● VORLIEGENDER TEXT:
......

Als Teil des 30. Chaos Communication Congress präsentierten am 29.12.2013 Studierende und Lehrende des Instituts für Journalistik und Kommunikationsforschung Hannover (IJK) eine Strategie für die Cultural Commons Collecting Society (C3S). Diese will ab 2015 ihren Betrieb als Verwertungsgesellschaft neben der GEMA aufnehmen. Entwickelt wurde die Strategie unter Leitung von Prof. Dr. Carsten Winter (IJK), Joachim Haupt (Universität der Künste) sowie Lorenz Grünewald (Hochschule für Medien, Kommunikation und Wirtschaft Berlin) von den Studierenden des Seminars ‚C3S – Beitragen zur Zukunft der europäischen Medienkultur’ in Zusammenarbeit mit der C3S..

......

● GEGEBENE DATEN:

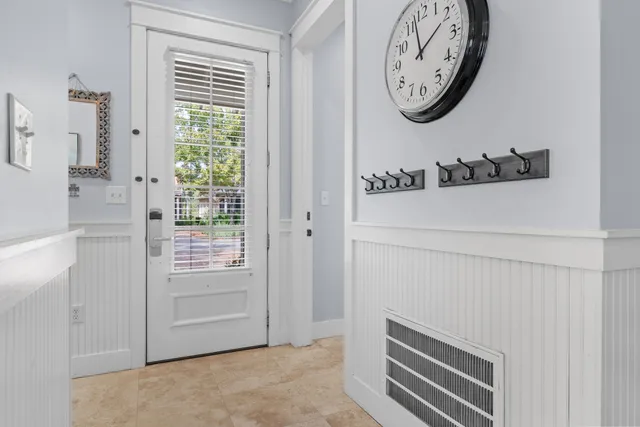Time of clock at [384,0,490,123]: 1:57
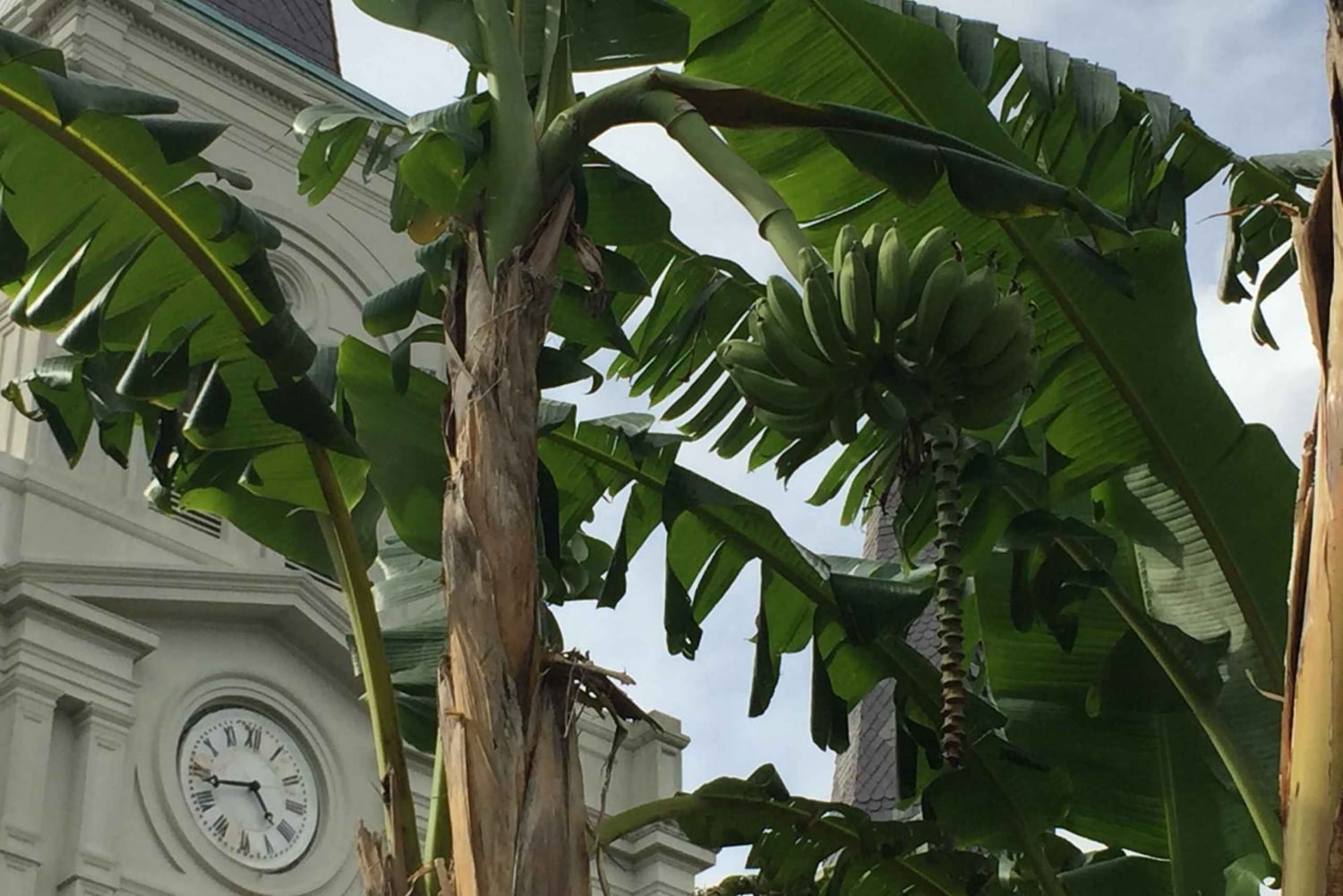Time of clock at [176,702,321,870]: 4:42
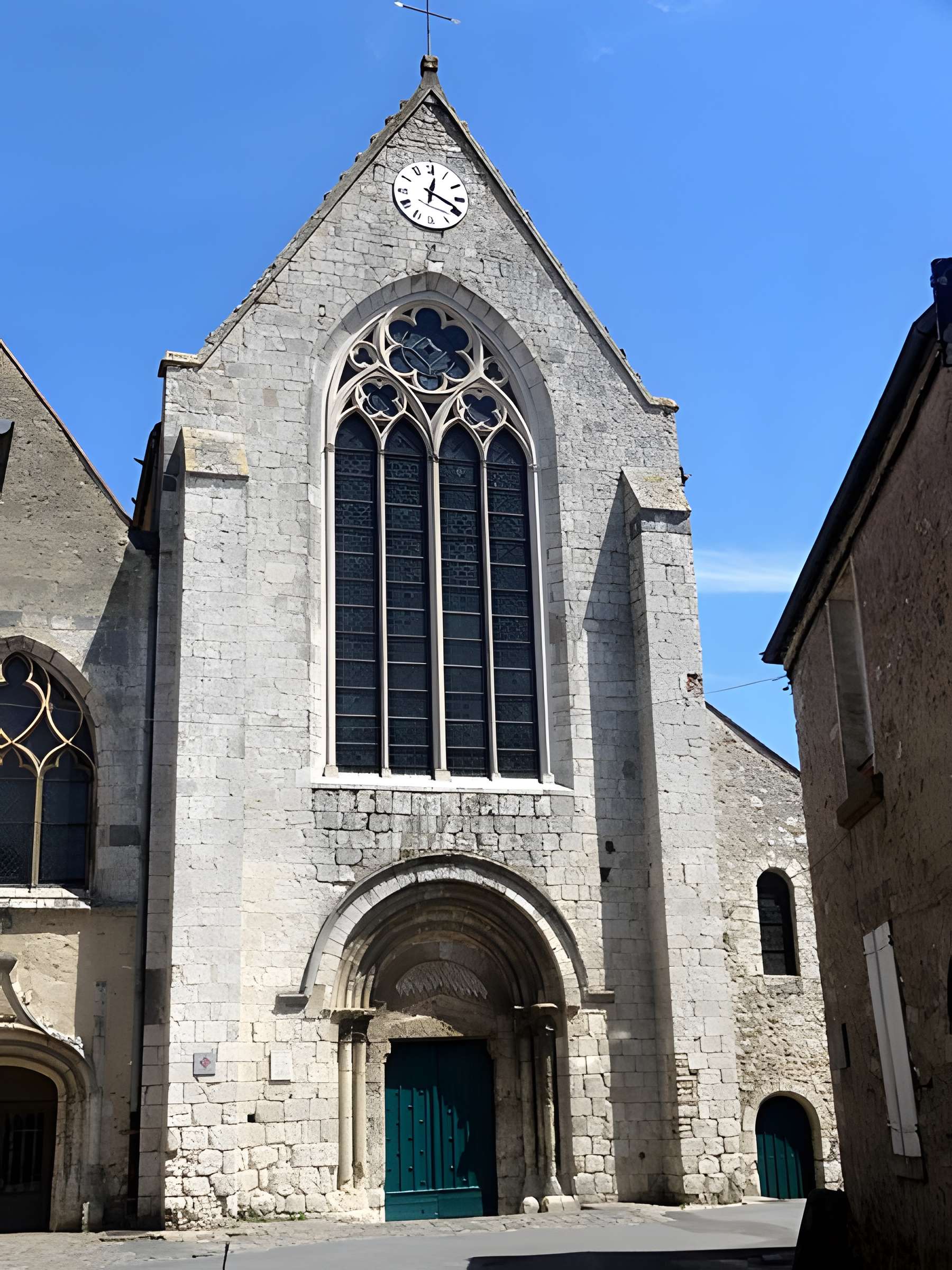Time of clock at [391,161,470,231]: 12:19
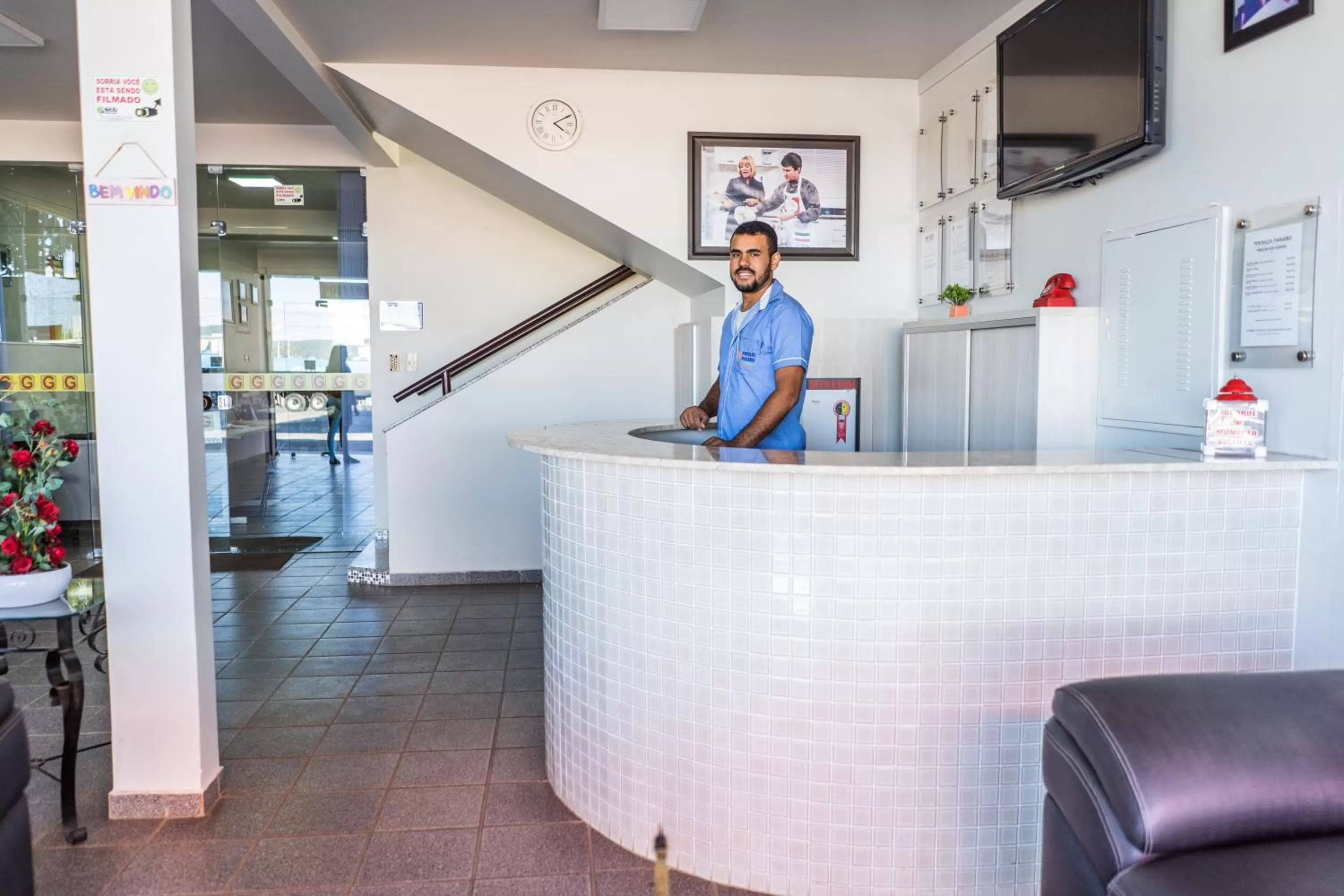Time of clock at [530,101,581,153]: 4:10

......

● AUFGABENBESCHREIBUNG: Gib den vollständigen Text über die Strategie für die C3S wortgetreu wieder.

● ANTWORT:
Als Teil des 30. Chaos Communication Congress präsentierten am 29.12.2013 Studierende und Lehrende des Instituts für Journalistik und Kommunikationsforschung Hannover (IJK) eine Strategie für die Cultural Commons Collecting Society (C3S). Diese will ab 2015 ihren Betrieb als Verwertungsgesellschaft neben der GEMA aufnehmen. Entwickelt wurde die Strategie unter Leitung von Prof. Dr. Carsten Winter (IJK), Joachim Haupt (Universität der Künste) sowie Lorenz Grünewald (Hochschule für Medien, Kommunikation und Wirtschaft Berlin) von den Studierenden des Seminars ‚C3S – Beitragen zur Zukunft der europäischen Medienkultur’ in Zusammenarbeit mit der C3S..